▸ EXTRACT TO READ:
━━━━━━

ABOUT NEW ACT: RELIGIOUS STUDENTS’ RIGHTS CLARIFIED
BY KELLY COGHLAN
Schools are not
religion-free zones, school officials are not prayer-police,
religious students are not enemies of the state, and the Texas
Religious Viewpoints Antidiscrimination Act (also known as the
Schoolchildren’s Religious Liberties Act) makes that clear. The
Act, which goes into effect at the beginning of the 2007-2008 school
year, provides much needed guidance for school officials who have
sometimes felt compelled to quash students’ religious expressions
for fear of lawsuits. The new law pulls together Supreme Court
rulings into a format that is easy to understand and apply.
"This law is a victory
for freedom and non-discrimination for every young Texan," said Rep.
Charlie Howard who introduced the bill. “It is win-win for
students, school administrators and teachers. No longer will a
cloud of confusion obscure the rights to individual expression
students enjoy under the U.S. Constitution. School officials need
no longer fear the threat of lawsuits simply for allowing students
to exercise their constitutional rights.” Houston attorney Joe
Reynolds, a 16-year member of the Texas A&M Board of Regents, who
has represented more Texas school districts than any other attorney
said “This is the best piece of legislation for school districts
that has been introduced in the past 50 years.”

━━━━━━

▸ SUPPLIED INFORMATION:

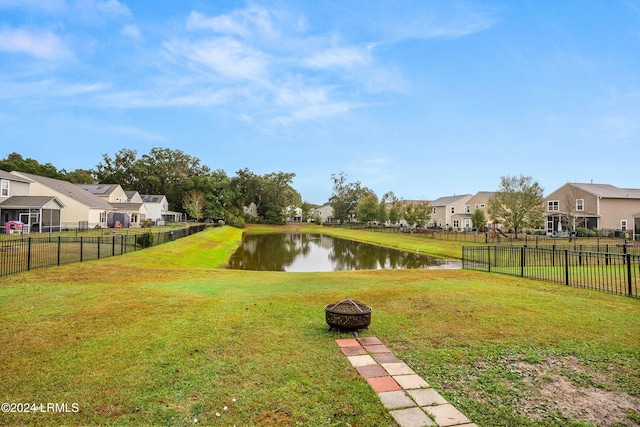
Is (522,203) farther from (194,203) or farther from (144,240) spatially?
(194,203)

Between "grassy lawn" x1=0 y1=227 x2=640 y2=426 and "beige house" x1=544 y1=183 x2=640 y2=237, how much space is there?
35.1 m

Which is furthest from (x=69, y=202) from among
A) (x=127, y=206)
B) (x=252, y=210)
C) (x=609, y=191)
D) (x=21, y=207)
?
(x=609, y=191)

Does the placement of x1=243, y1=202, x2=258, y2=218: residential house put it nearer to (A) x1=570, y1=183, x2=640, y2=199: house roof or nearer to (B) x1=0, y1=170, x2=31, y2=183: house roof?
(B) x1=0, y1=170, x2=31, y2=183: house roof

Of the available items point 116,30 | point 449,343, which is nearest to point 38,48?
point 116,30

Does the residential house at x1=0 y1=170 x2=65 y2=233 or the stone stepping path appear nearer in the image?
the stone stepping path

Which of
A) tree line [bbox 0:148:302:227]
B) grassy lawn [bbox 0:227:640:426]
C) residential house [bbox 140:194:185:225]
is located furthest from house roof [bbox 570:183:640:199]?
residential house [bbox 140:194:185:225]

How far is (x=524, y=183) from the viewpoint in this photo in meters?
34.6

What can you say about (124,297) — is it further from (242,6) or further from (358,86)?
(358,86)

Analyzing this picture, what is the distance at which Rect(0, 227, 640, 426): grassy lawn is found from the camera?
3.32 meters

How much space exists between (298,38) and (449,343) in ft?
55.2

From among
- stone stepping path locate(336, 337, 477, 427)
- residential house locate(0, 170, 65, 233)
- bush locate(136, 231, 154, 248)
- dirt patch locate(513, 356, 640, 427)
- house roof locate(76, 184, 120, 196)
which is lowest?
dirt patch locate(513, 356, 640, 427)

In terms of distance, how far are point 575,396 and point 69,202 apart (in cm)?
4096

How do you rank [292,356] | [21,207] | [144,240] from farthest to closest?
[21,207] → [144,240] → [292,356]

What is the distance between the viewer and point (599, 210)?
3653 centimetres
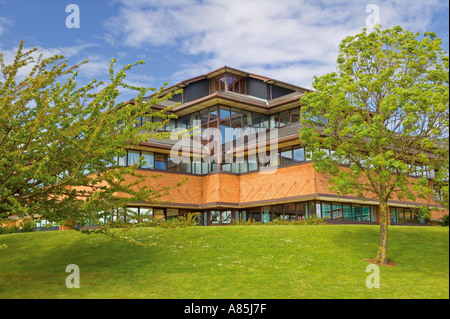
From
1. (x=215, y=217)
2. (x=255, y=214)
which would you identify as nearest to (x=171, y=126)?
(x=215, y=217)

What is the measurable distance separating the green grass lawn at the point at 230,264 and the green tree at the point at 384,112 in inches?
101

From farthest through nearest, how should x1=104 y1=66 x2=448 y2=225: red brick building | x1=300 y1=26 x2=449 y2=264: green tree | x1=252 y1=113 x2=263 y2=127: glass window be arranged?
x1=252 y1=113 x2=263 y2=127: glass window, x1=104 y1=66 x2=448 y2=225: red brick building, x1=300 y1=26 x2=449 y2=264: green tree

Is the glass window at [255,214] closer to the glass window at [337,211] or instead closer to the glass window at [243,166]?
the glass window at [243,166]

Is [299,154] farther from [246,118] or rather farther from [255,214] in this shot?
[246,118]

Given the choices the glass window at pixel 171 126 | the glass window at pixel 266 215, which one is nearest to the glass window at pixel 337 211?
the glass window at pixel 266 215

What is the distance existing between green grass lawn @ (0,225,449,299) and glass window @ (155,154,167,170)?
985 cm

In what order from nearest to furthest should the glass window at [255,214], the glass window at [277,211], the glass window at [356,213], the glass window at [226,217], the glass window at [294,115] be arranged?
the glass window at [277,211]
the glass window at [356,213]
the glass window at [255,214]
the glass window at [226,217]
the glass window at [294,115]

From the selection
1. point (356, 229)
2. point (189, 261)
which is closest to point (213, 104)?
point (356, 229)

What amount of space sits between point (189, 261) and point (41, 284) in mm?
5653

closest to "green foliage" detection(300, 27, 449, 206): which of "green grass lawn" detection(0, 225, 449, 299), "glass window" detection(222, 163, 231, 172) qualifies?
"green grass lawn" detection(0, 225, 449, 299)

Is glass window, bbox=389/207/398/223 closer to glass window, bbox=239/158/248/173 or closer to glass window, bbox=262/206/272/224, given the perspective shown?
glass window, bbox=262/206/272/224

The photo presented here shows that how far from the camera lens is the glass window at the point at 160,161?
36459 millimetres

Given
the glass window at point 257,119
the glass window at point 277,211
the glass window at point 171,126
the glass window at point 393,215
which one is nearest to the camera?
the glass window at point 277,211

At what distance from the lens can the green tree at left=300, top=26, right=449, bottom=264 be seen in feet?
62.4
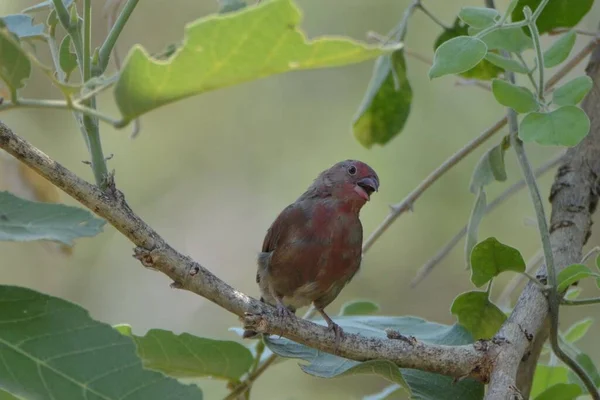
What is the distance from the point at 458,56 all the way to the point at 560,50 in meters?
0.44

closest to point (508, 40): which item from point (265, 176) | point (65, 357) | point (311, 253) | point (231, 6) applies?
point (231, 6)

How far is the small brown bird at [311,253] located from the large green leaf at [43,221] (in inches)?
79.3

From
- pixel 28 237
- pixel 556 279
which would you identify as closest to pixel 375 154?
pixel 556 279

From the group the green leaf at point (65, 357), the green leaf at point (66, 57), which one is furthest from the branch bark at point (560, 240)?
the green leaf at point (66, 57)

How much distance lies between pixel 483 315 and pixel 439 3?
4545 millimetres

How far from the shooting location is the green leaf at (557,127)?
1.92 m

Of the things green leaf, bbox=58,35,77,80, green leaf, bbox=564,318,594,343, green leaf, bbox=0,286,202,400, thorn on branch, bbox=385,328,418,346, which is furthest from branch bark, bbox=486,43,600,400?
green leaf, bbox=58,35,77,80

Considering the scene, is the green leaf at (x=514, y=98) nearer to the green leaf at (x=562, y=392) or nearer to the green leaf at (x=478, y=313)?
the green leaf at (x=478, y=313)

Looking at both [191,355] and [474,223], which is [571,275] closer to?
[474,223]

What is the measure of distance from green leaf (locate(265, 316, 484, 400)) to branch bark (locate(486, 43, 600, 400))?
173mm

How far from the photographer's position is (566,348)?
2771 mm

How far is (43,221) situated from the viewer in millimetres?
1773

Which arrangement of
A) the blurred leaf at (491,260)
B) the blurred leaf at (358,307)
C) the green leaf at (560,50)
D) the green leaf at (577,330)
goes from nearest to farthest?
the green leaf at (560,50) < the blurred leaf at (491,260) < the green leaf at (577,330) < the blurred leaf at (358,307)

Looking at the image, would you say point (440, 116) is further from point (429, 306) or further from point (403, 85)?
point (403, 85)
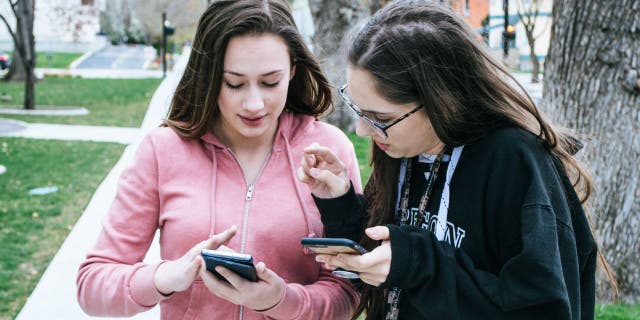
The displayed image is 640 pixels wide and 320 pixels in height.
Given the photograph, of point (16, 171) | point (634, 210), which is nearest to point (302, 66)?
point (634, 210)

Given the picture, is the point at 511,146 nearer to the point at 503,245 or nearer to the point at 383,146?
the point at 503,245

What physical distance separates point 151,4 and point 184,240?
150ft

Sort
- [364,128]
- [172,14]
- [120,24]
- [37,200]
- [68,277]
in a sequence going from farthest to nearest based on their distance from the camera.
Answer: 1. [120,24]
2. [172,14]
3. [37,200]
4. [68,277]
5. [364,128]

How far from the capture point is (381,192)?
223 cm

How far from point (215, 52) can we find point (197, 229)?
0.54m

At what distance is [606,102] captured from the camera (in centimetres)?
479

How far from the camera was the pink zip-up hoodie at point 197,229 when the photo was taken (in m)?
2.20

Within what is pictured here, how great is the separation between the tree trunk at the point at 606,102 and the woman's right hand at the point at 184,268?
3.10 meters

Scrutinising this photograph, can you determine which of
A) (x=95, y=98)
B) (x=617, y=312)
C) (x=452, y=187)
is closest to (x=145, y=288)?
(x=452, y=187)

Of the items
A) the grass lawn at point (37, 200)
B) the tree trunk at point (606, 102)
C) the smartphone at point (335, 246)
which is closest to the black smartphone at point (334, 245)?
the smartphone at point (335, 246)

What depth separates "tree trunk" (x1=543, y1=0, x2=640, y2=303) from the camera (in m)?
4.62

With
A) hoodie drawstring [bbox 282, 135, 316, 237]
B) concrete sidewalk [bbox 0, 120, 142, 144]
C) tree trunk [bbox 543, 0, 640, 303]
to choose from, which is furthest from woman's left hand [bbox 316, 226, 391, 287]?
concrete sidewalk [bbox 0, 120, 142, 144]

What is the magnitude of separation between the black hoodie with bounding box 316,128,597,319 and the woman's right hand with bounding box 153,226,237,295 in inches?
18.5

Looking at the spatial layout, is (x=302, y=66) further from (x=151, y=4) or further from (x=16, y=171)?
(x=151, y=4)
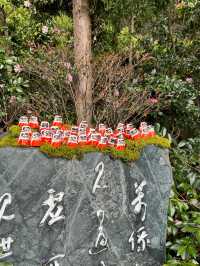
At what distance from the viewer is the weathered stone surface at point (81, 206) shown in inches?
99.3

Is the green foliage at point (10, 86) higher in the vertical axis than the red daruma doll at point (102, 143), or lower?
higher

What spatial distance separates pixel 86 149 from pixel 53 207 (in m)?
0.43

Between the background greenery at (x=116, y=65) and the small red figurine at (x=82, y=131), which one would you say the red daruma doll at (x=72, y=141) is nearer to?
the small red figurine at (x=82, y=131)

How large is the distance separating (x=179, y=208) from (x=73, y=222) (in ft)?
3.57

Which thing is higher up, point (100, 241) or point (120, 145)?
point (120, 145)

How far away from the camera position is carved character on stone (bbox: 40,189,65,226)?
2.55 m

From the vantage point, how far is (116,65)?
5172mm

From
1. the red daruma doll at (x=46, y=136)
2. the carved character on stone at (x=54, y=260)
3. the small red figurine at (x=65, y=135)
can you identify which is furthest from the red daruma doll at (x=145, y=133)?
the carved character on stone at (x=54, y=260)

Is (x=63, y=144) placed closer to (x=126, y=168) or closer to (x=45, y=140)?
(x=45, y=140)

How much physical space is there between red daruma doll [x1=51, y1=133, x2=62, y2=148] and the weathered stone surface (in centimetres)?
10

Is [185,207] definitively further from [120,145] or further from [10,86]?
[10,86]

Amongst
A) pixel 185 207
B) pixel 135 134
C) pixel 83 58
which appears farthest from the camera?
pixel 83 58

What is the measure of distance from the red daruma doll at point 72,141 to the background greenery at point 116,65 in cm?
165

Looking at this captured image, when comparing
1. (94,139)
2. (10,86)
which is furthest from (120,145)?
(10,86)
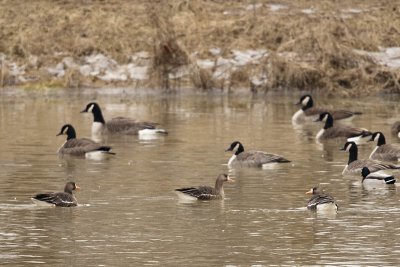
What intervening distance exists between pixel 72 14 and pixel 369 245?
24.4 m

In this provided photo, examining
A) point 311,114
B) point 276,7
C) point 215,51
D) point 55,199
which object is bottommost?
point 55,199

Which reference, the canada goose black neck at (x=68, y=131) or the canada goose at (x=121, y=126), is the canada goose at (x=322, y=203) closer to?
the canada goose black neck at (x=68, y=131)

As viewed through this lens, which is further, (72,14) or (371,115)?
(72,14)

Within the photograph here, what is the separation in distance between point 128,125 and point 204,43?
974 centimetres

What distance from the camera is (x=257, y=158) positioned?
2356cm

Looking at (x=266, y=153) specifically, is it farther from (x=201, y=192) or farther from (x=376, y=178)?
(x=201, y=192)

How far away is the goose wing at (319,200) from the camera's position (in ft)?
59.6

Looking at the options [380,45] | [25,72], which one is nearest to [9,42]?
[25,72]

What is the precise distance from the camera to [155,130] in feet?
93.2

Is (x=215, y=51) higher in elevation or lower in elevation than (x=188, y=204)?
higher

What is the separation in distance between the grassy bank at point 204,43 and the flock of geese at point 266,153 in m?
3.61

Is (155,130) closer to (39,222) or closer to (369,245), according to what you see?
(39,222)

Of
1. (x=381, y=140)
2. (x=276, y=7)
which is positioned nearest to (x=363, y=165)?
(x=381, y=140)

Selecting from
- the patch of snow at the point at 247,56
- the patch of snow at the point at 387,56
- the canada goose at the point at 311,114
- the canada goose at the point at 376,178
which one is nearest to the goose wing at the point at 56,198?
the canada goose at the point at 376,178
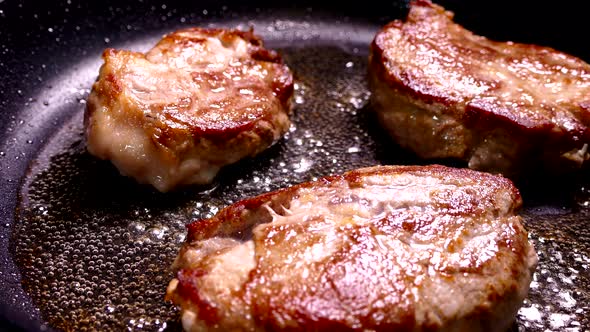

━━━━━━

▸ TO DO:
(a) Can you update the article on the new Texas act by giving its passage from "ABOUT NEW ACT: RELIGIOUS" up to and including "understand and apply." again, with "guidance" replaced by "direction"?
(b) Answer these questions using the article on the new Texas act:
(i) When does the Act go into effect?
(ii) Who introduced the bill?
(iii) How long has Joe Reynolds been a member of the Texas A&M Board of Regents?

▸ SOLUTIONS BELOW:
(a)
ABOUT NEW ACT: RELIGIOUS STUDENTS’ RIGHTS CLARIFIED
BY KELLY COGHLAN
Schools are not
religion-free zones, school officials are not prayer-police,
religious students are not enemies of the state, and the Texas
Religious Viewpoints Antidiscrimination Act (also known as the
Schoolchildren’s Religious Liberties Act) makes that clear. The
Act, which goes into effect at the beginning of the 2007-2008 school
year, provides much needed direction for school officials who have
sometimes felt compelled to quash students’ religious expressions
for fear of lawsuits. The new law pulls together Supreme Court
rulings into a format that is easy to understand and apply.

(b)
(i) At the beginning of the 2007-2008 school year.
(ii) Rep. Charlie Howard.
(iii) 16 years.